General Fund Subsidy Will Be Required Annually
Estimated at $200,000 Per Year To Support 10.7% of the Population
Whose Income is 64.5% Greater than the Typical Duluth Resident

https://duluthmn.gov/media/8042/6-jj-keegan-financial-review-ppt.pdf

Spirit Mountain, the focus of a recent article on this site, is a pumpkin that has been rotting for years, requiring a greater city subsidy each year. Millions were spent on the Little Blue Bridge to allow a handful of charter fishing boats access to Lake Superior. And the Lakewalk is a budgetary line item that won’t go away anytime soon.

While the city administration googles “how to make pumpkin pie from a rotting jack o’ lantern” the rest of the city is falling apart. Garbage cans overflow in parks, homeless people camp out on sidewalks, infrastructure and road maintenance are neglected, and just yesterday City Councilor Arik Forsman tweeted a comment that basically said “Tourists: We Don’t Want You”. Disparaging the only industry that is at this time feeding Duluth’s bottom line.

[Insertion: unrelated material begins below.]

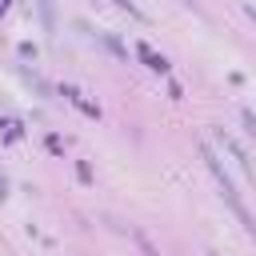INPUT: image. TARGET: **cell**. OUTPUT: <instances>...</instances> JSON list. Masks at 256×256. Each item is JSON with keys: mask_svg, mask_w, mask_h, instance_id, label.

No one could predict COVID-19, but in reality it just shone a light on the musty cellar corner that is Duluth’s budget and how it’s been mismanaged the last 20+ years.

Duluth has been financially fragile for years and the eagerness of the Mayor to raid the general fund during the pandemic shows how dire the city’s situation is.

Four city council seats are up for election in 2021. Consider planting people in those seats that have the experience and knowledge to make Duluth grow.